(Stored items from a collection)
[BEGIN]
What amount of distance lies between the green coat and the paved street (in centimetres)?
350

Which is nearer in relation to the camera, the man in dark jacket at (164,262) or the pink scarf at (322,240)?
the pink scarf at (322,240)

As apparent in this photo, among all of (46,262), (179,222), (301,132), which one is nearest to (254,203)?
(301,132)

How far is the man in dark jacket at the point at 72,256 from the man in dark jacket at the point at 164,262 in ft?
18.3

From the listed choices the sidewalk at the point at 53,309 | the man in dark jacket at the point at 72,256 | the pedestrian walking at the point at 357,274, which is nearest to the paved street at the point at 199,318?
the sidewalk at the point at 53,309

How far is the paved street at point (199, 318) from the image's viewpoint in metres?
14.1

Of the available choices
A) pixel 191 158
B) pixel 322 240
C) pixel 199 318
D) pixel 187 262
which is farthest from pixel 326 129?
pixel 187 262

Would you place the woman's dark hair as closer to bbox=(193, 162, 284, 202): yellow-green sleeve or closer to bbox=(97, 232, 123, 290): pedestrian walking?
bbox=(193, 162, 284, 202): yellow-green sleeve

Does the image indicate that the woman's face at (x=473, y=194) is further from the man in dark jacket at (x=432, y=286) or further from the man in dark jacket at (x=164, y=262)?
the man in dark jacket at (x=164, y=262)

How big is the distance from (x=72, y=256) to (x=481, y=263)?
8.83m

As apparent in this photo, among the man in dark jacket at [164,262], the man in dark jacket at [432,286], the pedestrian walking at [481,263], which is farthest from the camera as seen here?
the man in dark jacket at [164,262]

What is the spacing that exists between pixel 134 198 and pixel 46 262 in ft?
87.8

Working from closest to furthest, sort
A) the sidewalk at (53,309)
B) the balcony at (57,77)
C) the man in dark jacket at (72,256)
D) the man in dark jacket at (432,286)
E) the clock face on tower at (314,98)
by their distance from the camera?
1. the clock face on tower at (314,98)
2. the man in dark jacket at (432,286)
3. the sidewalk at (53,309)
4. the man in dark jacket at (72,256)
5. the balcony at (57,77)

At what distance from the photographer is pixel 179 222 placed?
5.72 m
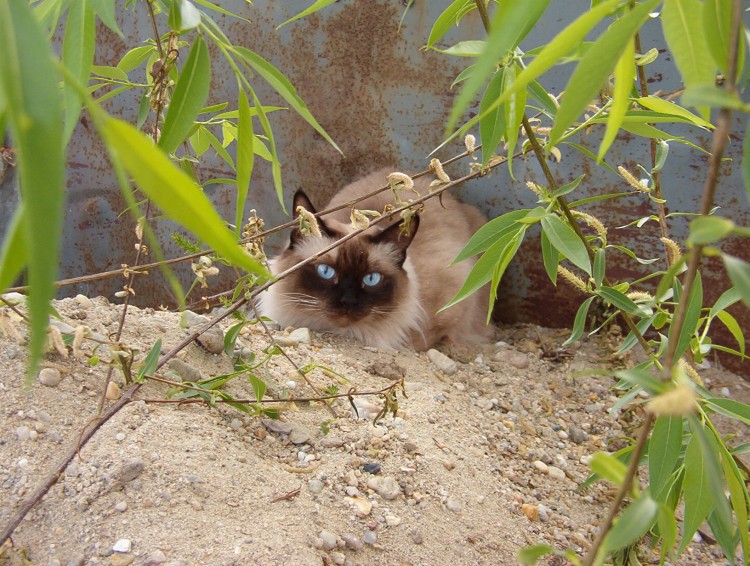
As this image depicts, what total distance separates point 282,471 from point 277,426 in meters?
0.17

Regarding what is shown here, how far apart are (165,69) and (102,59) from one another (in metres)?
2.33

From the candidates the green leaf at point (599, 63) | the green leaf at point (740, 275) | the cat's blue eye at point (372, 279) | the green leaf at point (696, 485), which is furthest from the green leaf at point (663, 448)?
the cat's blue eye at point (372, 279)

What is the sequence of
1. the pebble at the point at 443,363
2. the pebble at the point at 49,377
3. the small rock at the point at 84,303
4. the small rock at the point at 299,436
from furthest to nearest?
1. the pebble at the point at 443,363
2. the small rock at the point at 84,303
3. the small rock at the point at 299,436
4. the pebble at the point at 49,377

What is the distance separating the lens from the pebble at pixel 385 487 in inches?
58.9

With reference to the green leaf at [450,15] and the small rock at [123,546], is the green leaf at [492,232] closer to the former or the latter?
the green leaf at [450,15]

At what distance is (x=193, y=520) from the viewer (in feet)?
4.15

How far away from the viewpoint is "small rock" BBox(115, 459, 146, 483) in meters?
1.31

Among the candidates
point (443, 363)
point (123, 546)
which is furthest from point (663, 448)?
point (443, 363)

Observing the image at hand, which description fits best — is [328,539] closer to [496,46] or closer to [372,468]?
[372,468]

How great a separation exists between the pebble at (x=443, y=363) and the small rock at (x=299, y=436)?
0.99 m

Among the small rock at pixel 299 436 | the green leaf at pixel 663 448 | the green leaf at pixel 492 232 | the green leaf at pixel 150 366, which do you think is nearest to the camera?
the green leaf at pixel 663 448

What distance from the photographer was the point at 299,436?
5.37 ft

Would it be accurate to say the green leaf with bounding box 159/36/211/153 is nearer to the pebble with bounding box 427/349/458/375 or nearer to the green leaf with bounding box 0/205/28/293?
the green leaf with bounding box 0/205/28/293

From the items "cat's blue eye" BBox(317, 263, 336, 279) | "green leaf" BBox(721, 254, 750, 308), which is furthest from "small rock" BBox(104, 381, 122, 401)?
"cat's blue eye" BBox(317, 263, 336, 279)
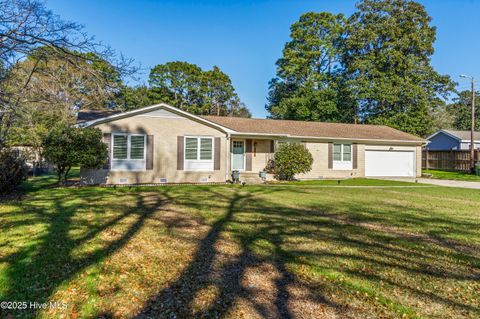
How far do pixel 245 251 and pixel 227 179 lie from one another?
11.3m

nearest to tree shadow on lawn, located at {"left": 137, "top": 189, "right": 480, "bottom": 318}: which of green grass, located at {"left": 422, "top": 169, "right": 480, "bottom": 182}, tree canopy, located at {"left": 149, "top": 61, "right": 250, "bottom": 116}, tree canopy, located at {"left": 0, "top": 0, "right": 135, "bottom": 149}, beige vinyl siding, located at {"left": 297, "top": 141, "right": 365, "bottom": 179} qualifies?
tree canopy, located at {"left": 0, "top": 0, "right": 135, "bottom": 149}

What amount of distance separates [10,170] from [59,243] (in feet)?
25.5

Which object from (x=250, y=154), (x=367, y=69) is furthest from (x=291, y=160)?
[END]
Nothing but the lines from the line with "What amount of distance separates" to the last line of the listing above should appear; please retype them exactly, both ends included.

What amount of distance separates [10,170] from [59,243] (in feet)?
25.5

Which object from (x=250, y=154), (x=367, y=69) is furthest from (x=291, y=160)?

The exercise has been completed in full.